Oct 14, 2010 08:25 GMT  ·  By

A team of astronomers has been able to demonstrate for the first time that young galaxies can accumulate nearby cosmic gas in order to fuel their growth over time.

This is done by using cool hydrogen gas to produce new, blue stars in specialized regions called stellar nurseries. There areas can be found throughout galaxies.

The observations that provided direct evidence of this phenomenon were conducted using the Very Large Telescope (VLT), which is operated by the European Southern Observatory (ESO), in Chile.

The team behind the investigation says that one of the main problems in modern astrophysics is explaining how young galaxies grow so dramatically in their first few billion years.

These observations may be used to explain this mystery, experts explain in the October 14 issue of the esteemed scientific journal Nature.

Astrophysicists say that the earliest galaxies appeared less than one billion years after the Big Bang, and say that these structures were a lot smaller than behemoths such as the Milky Way.

Galaxies such as our own grew to their current size by merging with dwarf galaxies around them, or after collisions with equally-large galaxies in their immediate vicinity.

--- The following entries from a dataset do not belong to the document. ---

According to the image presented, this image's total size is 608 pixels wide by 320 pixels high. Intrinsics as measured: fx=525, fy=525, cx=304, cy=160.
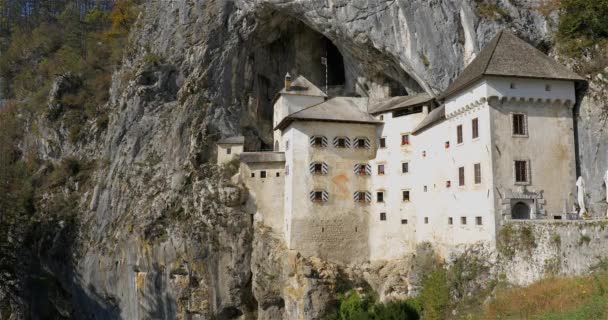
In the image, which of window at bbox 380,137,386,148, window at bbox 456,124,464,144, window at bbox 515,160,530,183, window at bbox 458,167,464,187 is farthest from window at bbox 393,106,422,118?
window at bbox 515,160,530,183

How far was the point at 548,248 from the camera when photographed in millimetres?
21719

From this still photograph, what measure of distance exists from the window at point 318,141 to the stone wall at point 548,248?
13178 mm

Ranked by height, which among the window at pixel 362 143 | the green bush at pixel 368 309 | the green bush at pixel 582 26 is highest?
the green bush at pixel 582 26

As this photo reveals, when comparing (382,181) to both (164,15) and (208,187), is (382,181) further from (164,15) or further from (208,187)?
(164,15)

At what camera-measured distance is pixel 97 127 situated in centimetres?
4847

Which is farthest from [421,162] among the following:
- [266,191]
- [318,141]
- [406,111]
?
[266,191]

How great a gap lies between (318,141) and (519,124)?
41.9 feet

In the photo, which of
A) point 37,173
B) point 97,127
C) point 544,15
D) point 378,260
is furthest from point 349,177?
point 37,173

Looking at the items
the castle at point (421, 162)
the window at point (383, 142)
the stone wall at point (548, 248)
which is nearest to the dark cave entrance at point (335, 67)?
the castle at point (421, 162)

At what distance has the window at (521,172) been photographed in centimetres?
2464

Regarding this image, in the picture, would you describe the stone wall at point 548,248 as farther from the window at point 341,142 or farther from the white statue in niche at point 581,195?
the window at point 341,142

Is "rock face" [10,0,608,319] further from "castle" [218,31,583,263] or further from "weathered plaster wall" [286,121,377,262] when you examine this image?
"castle" [218,31,583,263]

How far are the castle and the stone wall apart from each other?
1.07 m

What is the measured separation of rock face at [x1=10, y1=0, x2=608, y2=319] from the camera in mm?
32156
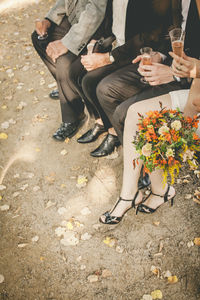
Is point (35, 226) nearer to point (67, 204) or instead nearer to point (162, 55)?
point (67, 204)

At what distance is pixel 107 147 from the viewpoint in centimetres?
309

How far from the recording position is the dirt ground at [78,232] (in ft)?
6.94

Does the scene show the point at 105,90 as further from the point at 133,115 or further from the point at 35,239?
the point at 35,239

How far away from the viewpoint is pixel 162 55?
254 centimetres

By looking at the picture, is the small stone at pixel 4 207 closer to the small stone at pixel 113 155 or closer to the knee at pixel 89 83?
the small stone at pixel 113 155

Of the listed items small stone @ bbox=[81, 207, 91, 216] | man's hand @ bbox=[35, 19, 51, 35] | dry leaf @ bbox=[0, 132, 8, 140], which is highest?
man's hand @ bbox=[35, 19, 51, 35]

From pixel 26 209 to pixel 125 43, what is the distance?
2211mm

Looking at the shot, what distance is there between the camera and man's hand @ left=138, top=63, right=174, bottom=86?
91.6 inches

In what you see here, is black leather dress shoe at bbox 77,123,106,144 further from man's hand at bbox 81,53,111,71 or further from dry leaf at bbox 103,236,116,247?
dry leaf at bbox 103,236,116,247

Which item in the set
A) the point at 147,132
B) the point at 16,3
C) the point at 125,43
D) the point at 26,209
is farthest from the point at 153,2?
the point at 16,3

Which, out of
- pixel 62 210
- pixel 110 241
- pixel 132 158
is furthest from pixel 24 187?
pixel 132 158

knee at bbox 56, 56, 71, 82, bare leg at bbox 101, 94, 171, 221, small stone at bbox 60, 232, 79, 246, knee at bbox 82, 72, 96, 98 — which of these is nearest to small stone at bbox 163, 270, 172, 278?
bare leg at bbox 101, 94, 171, 221

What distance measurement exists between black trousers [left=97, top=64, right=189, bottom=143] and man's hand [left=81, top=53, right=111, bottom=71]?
0.79 ft

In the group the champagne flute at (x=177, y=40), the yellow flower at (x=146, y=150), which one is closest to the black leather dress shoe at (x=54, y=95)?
the champagne flute at (x=177, y=40)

But one of the puzzles confronting experts was explaining how is it that average galaxy sizes appear to increase as the Universe is getting older.

What some scientists neglected to take into account was the fact that some of the earliest galaxies developed in a Universe that was filled with large clouds of hydrogen and helium gas.

The team that conducted the research, based at the Osservatorio Astrofisico di Arcetri, explains that accretion was most likely a common phenomenon around the first billion years after the Big Bang.

“The new results from the VLT are the first direct evidence that the accretion of pristine gas really happened and was enough to fuel vigorous star formation and the growth of massive galaxies in the young Universe,” says team leader Giovanni Cresci.

One of the most important implications for the new research is that textbooks that explain how galaxies evolved over time may need to be rewritten.

“This study has only been possible because of the outstanding performance of the SINFONI [spectrograph] instrument on the VLT. It has opened a new window for studying the chemical properties of very distant galaxies,” the expert says.

“SINFONI provides information not only in two spatial dimensions, but also in a third, spectral dimension, which allows us to see the internal motions inside galaxies and study the chemical composition of the interstellar gas,” he concludes.